--- START TASK INPUT ---

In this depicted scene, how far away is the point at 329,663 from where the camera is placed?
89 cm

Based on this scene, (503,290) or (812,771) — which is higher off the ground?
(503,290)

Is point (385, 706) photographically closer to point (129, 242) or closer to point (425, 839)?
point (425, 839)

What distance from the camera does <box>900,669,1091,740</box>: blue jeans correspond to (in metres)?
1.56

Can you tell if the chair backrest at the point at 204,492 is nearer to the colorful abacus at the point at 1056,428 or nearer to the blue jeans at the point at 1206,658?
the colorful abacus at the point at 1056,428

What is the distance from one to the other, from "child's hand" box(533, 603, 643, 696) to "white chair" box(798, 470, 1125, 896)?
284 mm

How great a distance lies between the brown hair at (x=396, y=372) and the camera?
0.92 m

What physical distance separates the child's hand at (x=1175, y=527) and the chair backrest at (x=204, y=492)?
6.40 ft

--- END TASK INPUT ---

**WHAT IS NEEDED**
All the data must be duplicated exactly, with nothing added or removed.

**THE RESULT**
In this depicted scene, how far away is the point at 329,663 from where the camera is placed?
89 cm

Based on this scene, (503,290) or (812,771) — which is higher off the ground?
(503,290)

Is point (385, 706) photographically closer to point (129, 242) or closer to point (425, 839)?
point (425, 839)

What distance from the camera does <box>900,669,1091,740</box>: blue jeans correspond to (in metres)?
1.56

Can you tell if the chair backrest at the point at 204,492 is nearer to the colorful abacus at the point at 1056,428 or nearer to the blue jeans at the point at 1206,658?
the colorful abacus at the point at 1056,428

What is the distance from one to the other, from "child's hand" box(533, 603, 643, 696) to "white chair" box(798, 470, 1125, 896)?
284 mm

How great a distance lies between the brown hair at (x=396, y=372) and the camera?
0.92 m

What physical distance separates the child's hand at (x=1175, y=527) and the chair backrest at (x=204, y=492)?
6.40 ft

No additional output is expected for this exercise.